JoyAI-LLM Flash: Advancing Mid-Scale LLMs with Token Efficiency
Summary: arXiv:2604.03044v1 Announce Type: cross
Abstract: We introduce JoyAI-LLM Flash, an efficient Mixture-of-Experts (MoE) language model designed to redefine the trade-off between strong performance and token efficiency in the sub-50B parameter regime. JoyAI-LLM Flash is pretrained on a massive corpus of 20 trillion tokens and further optimized through a rigorous post-training pipeline, including supervised fine-tuning (SFT), Direct Preference Optimization (DPO), and large-scale reinforcement learning (RL) across diverse environments.
Key Features of JoyAI-LLM Flash
JoyAI-LLM Flash introduces several innovative mechanisms aimed at enhancing token efficiency and overall model performance. The key features include:
- Balanced Cognitive Modes: The model strategically balances between thinking and non-thinking cognitive modes to optimize decision-making processes.
- FiberPO Algorithm: This novel reinforcement learning (RL) algorithm, inspired by fibration theory, decomposes trust-region maintenance into global and local components, allowing for unified multi-scale stability control during policy optimization.

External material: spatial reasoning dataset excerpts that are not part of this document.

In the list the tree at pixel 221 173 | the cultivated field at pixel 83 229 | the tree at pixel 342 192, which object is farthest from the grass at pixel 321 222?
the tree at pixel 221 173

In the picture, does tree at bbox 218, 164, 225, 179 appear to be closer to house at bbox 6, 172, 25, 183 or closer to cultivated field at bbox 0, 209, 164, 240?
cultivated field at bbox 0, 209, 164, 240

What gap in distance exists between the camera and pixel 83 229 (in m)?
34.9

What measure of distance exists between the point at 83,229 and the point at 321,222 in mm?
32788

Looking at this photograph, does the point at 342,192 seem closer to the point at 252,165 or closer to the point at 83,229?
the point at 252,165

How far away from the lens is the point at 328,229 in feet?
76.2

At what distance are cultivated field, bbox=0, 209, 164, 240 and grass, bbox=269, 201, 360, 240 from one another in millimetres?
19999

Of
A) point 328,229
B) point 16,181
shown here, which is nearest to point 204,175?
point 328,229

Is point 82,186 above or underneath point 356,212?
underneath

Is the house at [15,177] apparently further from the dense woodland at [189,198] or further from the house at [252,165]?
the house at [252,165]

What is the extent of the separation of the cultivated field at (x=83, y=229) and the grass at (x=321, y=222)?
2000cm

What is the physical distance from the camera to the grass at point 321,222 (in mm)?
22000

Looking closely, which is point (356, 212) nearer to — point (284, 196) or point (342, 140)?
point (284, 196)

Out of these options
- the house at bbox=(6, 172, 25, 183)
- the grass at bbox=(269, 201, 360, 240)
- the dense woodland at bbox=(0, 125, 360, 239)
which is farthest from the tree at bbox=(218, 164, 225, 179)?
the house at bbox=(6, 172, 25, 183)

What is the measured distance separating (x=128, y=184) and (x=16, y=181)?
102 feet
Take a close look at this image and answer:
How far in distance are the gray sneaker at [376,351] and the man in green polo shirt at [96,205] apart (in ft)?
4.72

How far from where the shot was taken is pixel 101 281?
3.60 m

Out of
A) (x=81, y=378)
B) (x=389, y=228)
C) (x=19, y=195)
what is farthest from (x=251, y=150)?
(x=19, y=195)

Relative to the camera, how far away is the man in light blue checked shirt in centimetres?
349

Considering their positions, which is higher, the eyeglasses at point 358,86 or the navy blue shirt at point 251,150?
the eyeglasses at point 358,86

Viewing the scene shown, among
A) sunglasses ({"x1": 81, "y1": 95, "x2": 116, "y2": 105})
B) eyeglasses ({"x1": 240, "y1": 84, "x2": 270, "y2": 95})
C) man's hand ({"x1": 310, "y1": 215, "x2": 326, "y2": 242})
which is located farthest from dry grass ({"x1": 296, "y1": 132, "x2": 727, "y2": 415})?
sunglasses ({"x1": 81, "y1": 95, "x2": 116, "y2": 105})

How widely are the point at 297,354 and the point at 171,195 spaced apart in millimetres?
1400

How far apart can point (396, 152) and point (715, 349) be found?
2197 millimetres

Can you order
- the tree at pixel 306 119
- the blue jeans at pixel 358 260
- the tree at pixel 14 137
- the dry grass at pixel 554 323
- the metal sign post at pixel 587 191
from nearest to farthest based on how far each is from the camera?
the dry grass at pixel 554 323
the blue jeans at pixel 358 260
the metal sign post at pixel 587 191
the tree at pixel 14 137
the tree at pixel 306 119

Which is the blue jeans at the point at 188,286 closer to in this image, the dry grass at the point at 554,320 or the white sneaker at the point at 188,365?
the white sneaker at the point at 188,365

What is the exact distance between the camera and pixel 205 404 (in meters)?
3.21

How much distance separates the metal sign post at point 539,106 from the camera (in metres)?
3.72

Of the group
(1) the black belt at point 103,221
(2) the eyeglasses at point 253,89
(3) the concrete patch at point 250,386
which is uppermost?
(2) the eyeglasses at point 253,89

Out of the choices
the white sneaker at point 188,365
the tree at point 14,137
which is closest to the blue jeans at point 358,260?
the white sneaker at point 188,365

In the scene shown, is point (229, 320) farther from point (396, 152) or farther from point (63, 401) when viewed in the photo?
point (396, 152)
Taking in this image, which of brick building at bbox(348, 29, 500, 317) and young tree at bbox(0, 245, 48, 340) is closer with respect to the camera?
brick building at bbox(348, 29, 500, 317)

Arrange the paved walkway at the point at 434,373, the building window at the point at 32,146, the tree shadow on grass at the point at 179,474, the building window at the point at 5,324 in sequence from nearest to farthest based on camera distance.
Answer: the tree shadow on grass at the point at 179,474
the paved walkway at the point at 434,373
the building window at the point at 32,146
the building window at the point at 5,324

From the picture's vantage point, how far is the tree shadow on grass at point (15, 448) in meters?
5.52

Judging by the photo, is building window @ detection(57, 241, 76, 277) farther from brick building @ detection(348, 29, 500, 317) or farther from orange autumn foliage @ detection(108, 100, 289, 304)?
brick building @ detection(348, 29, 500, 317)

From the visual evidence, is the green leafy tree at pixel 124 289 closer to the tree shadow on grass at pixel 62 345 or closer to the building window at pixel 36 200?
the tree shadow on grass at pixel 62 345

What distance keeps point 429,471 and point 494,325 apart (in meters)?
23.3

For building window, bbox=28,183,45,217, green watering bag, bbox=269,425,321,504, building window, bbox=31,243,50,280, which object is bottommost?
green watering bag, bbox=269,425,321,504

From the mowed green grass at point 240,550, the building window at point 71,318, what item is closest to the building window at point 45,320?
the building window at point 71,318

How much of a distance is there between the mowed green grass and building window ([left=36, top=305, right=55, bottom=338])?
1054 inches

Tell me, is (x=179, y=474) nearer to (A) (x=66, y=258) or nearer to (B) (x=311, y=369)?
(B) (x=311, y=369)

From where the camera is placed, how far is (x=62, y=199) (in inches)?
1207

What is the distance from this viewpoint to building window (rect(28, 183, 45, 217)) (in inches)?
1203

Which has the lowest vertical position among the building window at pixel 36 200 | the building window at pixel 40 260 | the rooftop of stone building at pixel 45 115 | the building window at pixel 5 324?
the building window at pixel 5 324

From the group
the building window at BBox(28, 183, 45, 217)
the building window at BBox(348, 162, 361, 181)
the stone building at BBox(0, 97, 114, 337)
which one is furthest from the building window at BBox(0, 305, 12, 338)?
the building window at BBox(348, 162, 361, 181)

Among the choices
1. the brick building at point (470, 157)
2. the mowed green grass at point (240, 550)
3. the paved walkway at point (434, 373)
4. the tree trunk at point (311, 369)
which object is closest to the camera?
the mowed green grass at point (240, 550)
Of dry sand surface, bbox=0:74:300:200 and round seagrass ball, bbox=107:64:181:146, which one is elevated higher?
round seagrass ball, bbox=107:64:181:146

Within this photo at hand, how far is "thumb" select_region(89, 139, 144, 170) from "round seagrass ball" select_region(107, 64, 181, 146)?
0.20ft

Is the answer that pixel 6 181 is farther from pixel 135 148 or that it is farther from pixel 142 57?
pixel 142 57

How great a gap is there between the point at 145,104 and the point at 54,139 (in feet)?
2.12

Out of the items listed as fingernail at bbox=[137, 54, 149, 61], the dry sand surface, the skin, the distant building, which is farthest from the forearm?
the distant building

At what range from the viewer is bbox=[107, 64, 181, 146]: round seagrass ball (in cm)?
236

- Architectural Sparsity: JoyAI-LLM Flash comprises 48B total parameters while activating only 2.7B parameters per forward pass, resulting in a significantly higher sparsity ratio compared to other industry-leading models of similar scale.
- Joint Training-Inference Co-Design: To improve inference throughput, the model adopts a co-design approach that integrates dense Multi-Token Prediction (MTP) and Quantization-Aware Training (QAT).
Performance and Efficiency
In benchmarking tests, JoyAI-LLM Flash has demonstrated remarkable efficiency in both training and inference phases. The model’s ability to maintain high performance while utilizing a fraction of its total parameters sets a new standard in the realm of mid-scale language models.
Community Contribution
To foster collaboration and innovation within the AI community, we are excited to announce the release of checkpoints for both JoyAI-LLM-48B-A3B Base and its post-trained variants on Hugging Face. This initiative aims to support researchers and developers in their endeavors to explore and build upon the advancements made with JoyAI-LLM Flash.
Conclusion
JoyAI-LLM Flash represents a significant leap forward in the development of efficient language models, particularly within the sub-50B parameter space. By innovatively addressing the challenges of token efficiency and architectural sparsity, this model not only enhances performance but also sets the groundwork for future advancements in the field of AI. As the open-source community engages with this groundbreaking model, we anticipate a surge of new applications and research opportunities that will further push the boundaries of what is possible in AI technology.